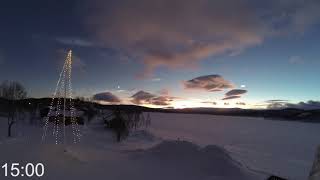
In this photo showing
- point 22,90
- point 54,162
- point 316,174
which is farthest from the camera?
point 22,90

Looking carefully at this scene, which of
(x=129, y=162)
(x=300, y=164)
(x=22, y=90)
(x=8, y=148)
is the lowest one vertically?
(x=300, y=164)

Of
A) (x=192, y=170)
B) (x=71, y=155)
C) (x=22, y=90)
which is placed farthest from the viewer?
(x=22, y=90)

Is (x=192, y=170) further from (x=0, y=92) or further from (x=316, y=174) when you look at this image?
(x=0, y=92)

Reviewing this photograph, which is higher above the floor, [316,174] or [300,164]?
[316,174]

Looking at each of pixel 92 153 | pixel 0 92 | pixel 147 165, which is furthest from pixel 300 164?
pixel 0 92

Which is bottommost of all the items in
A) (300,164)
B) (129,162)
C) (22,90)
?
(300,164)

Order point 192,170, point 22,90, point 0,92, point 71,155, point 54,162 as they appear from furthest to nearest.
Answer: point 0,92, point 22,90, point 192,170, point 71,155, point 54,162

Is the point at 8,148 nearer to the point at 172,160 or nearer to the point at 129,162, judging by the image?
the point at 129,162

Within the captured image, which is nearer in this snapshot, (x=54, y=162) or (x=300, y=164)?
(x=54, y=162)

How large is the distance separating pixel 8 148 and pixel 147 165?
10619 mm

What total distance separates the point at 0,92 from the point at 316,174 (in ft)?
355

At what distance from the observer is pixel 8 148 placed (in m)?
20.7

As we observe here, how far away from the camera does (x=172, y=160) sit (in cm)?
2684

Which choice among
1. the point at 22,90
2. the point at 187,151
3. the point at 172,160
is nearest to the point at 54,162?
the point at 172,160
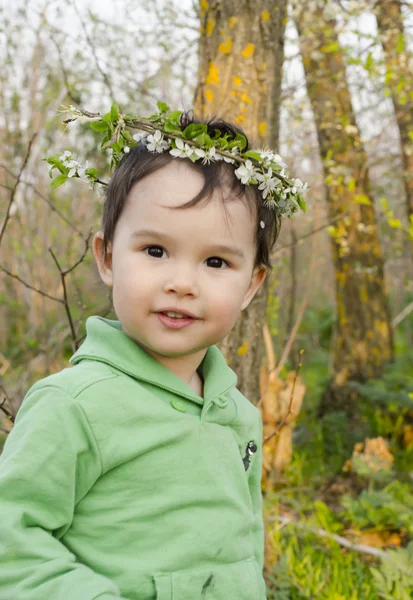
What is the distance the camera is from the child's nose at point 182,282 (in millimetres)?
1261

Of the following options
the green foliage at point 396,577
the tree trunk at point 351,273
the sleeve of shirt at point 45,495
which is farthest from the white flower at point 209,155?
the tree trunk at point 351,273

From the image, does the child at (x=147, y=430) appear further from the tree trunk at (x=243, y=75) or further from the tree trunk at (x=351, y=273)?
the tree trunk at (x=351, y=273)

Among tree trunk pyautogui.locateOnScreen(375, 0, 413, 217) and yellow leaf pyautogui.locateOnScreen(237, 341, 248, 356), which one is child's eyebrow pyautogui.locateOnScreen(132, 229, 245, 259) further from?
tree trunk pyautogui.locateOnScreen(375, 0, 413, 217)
...
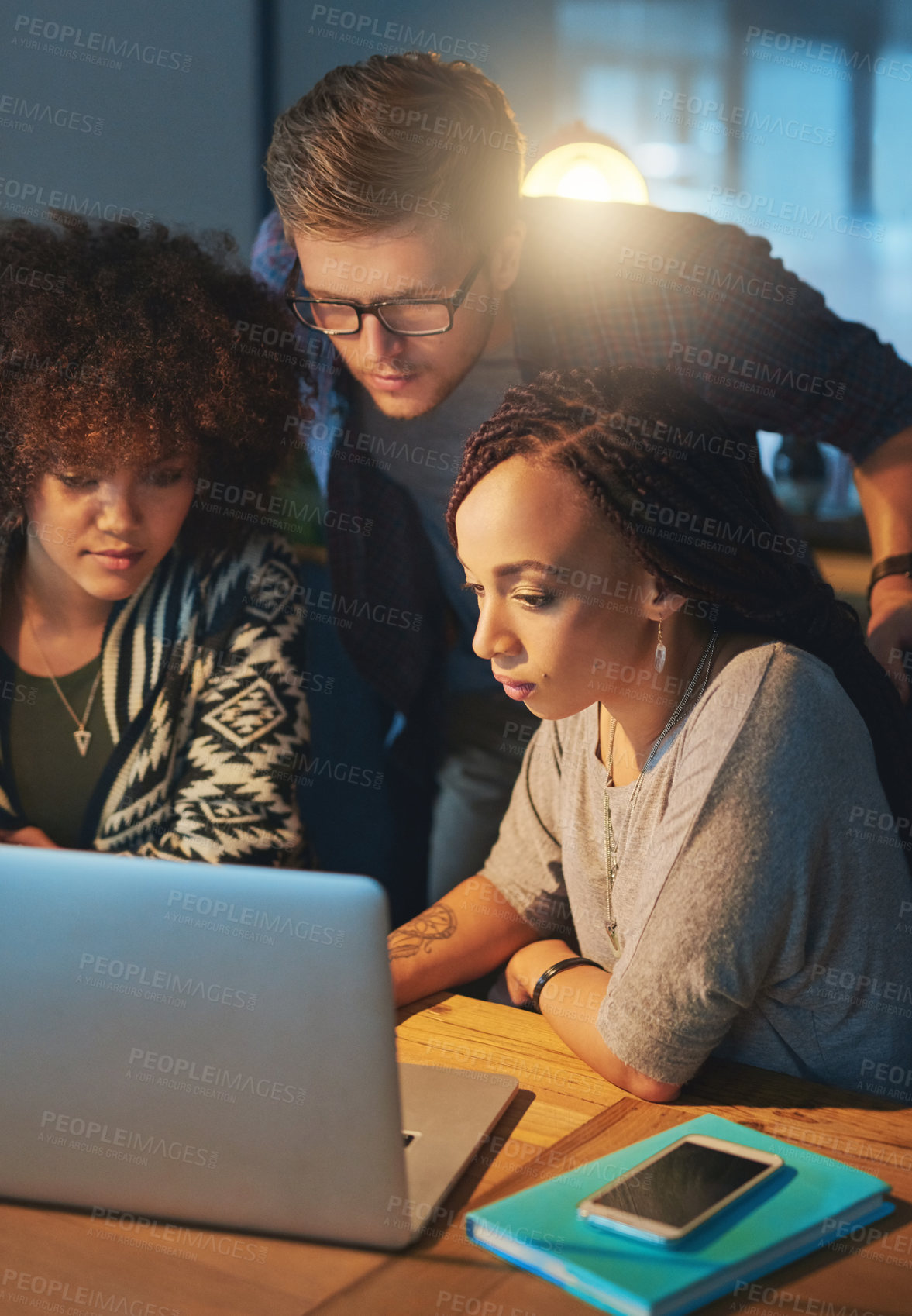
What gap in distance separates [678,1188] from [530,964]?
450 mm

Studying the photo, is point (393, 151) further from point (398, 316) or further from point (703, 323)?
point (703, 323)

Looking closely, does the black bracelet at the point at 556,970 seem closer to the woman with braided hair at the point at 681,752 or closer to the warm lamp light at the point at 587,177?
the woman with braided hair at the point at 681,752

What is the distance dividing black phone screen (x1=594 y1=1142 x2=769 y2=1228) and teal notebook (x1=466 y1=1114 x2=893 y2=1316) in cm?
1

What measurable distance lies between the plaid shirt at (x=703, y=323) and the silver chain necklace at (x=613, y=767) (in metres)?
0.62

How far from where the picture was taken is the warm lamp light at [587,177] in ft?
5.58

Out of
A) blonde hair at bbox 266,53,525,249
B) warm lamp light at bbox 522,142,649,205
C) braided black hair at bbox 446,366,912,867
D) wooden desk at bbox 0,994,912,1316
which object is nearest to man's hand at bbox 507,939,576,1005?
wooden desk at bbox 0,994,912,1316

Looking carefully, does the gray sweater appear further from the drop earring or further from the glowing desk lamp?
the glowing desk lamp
---
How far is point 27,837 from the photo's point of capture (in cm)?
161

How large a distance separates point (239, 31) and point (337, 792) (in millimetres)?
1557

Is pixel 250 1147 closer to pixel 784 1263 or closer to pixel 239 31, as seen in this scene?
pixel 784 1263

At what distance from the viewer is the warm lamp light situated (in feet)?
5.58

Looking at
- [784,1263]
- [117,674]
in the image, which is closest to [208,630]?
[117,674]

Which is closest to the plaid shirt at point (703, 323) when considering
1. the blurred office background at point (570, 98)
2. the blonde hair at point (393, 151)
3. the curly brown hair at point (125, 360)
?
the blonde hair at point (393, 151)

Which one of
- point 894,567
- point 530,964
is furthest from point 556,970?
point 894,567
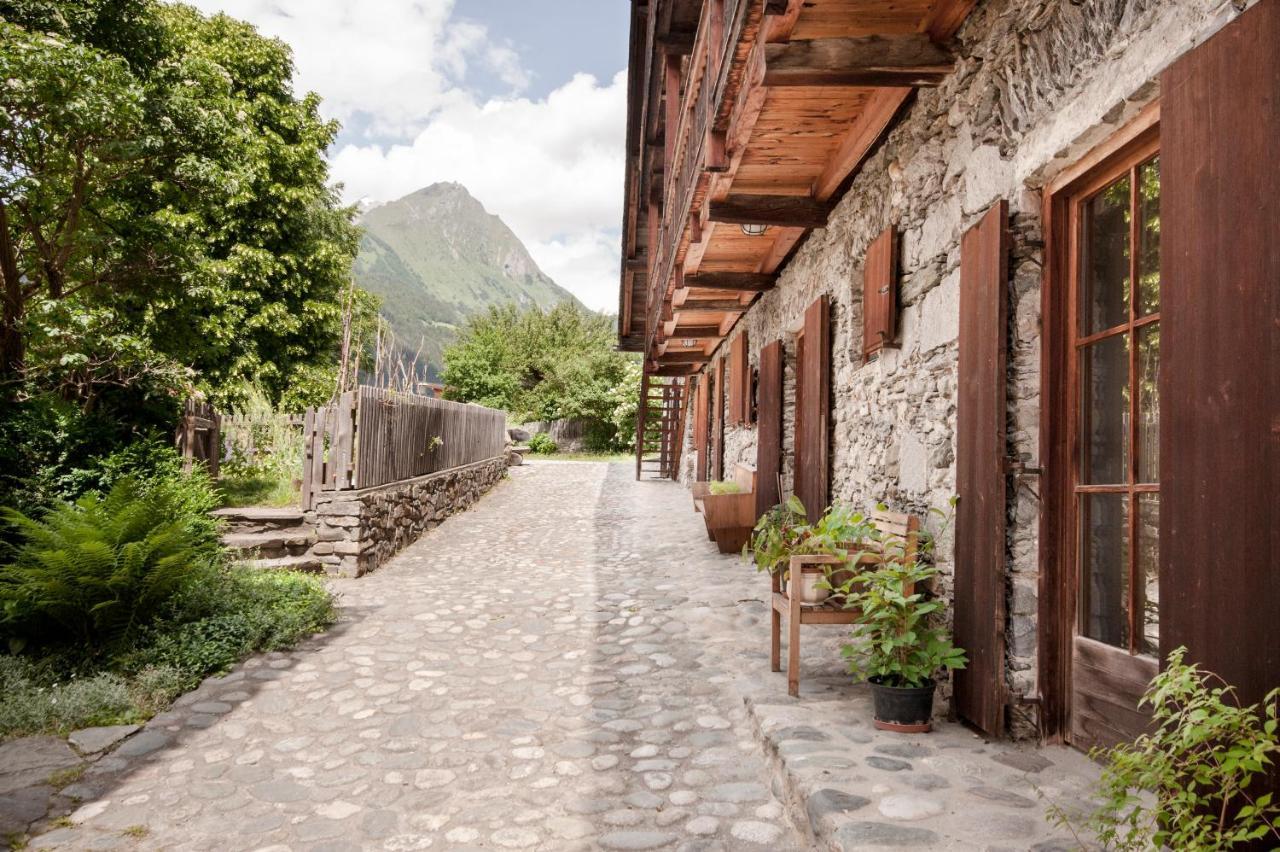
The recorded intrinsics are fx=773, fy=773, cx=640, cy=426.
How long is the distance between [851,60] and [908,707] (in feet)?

REQUEST: Please rewrite the entries above as a Markdown table with the columns Row and Line, starting at the line that contains "How large a" and ending at the line that contains "How long is". Leave out blank lines and the pictures.

ANSWER TO THIS EXERCISE:
| Row | Line |
|---|---|
| 1 | How large a distance separates point (239, 31) and point (337, 792) (in millimetres)? |
| 2 | 1557 |
| 3 | Is pixel 250 1147 closer to pixel 784 1263 or closer to pixel 239 31, as seen in this scene? |
| 4 | pixel 784 1263 |
| 5 | At what distance from the viewer is the warm lamp light situated (in feet)? |
| 6 | 5.58 |
| 7 | Looking at |
| 8 | - [784,1263] |
| 9 | - [117,674] |
| 10 | in the image, which is closest to [208,630]? |
| 11 | [117,674] |
| 12 | Which is closest to the plaid shirt at point (703, 323) when considering |
| 13 | 1. the blurred office background at point (570, 98) |
| 14 | 2. the blonde hair at point (393, 151) |
| 15 | 3. the curly brown hair at point (125, 360) |
| 16 | ? |
| 17 | the blonde hair at point (393, 151) |
| 18 | Which one of |
| 19 | - point 894,567 |
| 20 | - point 530,964 |
| 21 | is furthest from point 556,970? |
| 22 | point 894,567 |
| 23 | The recorded intrinsics are fx=773, fy=773, cx=640, cy=426. |
| 24 | How long is the distance between [851,60] and [908,707] (in feet)? |